*** Opening of Supplied records ***

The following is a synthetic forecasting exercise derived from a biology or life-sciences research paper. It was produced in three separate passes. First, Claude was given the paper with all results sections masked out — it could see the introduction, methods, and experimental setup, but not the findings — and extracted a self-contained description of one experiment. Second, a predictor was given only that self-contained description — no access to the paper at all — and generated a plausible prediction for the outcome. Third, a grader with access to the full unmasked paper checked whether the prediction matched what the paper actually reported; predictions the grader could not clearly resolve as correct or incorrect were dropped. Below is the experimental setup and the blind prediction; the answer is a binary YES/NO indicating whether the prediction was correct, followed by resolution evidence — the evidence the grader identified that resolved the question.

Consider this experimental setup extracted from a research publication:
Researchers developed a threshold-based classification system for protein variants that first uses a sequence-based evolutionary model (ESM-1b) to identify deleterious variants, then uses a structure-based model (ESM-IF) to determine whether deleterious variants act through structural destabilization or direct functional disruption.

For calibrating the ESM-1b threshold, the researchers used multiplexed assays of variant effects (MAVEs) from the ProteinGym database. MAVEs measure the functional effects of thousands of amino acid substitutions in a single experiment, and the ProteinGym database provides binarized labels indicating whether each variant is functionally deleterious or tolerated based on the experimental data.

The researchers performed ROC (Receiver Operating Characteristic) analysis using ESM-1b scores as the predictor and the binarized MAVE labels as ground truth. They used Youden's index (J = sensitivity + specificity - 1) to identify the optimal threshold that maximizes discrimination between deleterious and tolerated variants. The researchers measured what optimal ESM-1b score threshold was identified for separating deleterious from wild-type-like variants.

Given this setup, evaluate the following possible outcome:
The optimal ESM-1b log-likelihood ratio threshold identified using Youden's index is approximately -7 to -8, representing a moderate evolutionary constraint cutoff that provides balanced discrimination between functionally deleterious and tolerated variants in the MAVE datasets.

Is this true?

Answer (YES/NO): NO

*** Close of Supplied records ***

Quote the data above in full, changing nothing.

The following is a synthetic forecasting exercise derived from a biology or life-sciences research paper. It was produced in three separate passes. First, Claude was given the paper with all results sections masked out — it could see the introduction, methods, and experimental setup, but not the findings — and extracted a self-contained description of one experiment. Second, a predictor was given only that self-contained description — no access to the paper at all — and generated a plausible prediction for the outcome. Third, a grader with access to the full unmasked paper checked whether the prediction matched what the paper actually reported; predictions the grader could not clearly resolve as correct or incorrect were dropped. Below is the experimental setup and the blind prediction; the answer is a binary YES/NO indicating whether the prediction was correct, followed by resolution evidence — the evidence the grader identified that resolved the question.

Consider this experimental setup extracted from a research publication:
Researchers developed a threshold-based classification system for protein variants that first uses a sequence-based evolutionary model (ESM-1b) to identify deleterious variants, then uses a structure-based model (ESM-IF) to determine whether deleterious variants act through structural destabilization or direct functional disruption.

For calibrating the ESM-1b threshold, the researchers used multiplexed assays of variant effects (MAVEs) from the ProteinGym database. MAVEs measure the functional effects of thousands of amino acid substitutions in a single experiment, and the ProteinGym database provides binarized labels indicating whether each variant is functionally deleterious or tolerated based on the experimental data.

The researchers performed ROC (Receiver Operating Characteristic) analysis using ESM-1b scores as the predictor and the binarized MAVE labels as ground truth. They used Youden's index (J = sensitivity + specificity - 1) to identify the optimal threshold that maximizes discrimination between deleterious and tolerated variants. The researchers measured what optimal ESM-1b score threshold was identified for separating deleterious from wild-type-like variants.

Given this setup, evaluate the following possible outcome:
The optimal ESM-1b log-likelihood ratio threshold identified using Youden's index is approximately -7 to -8, representing a moderate evolutionary constraint cutoff that provides balanced discrimination between functionally deleterious and tolerated variants in the MAVE datasets.

Is this true?

Answer (YES/NO): NO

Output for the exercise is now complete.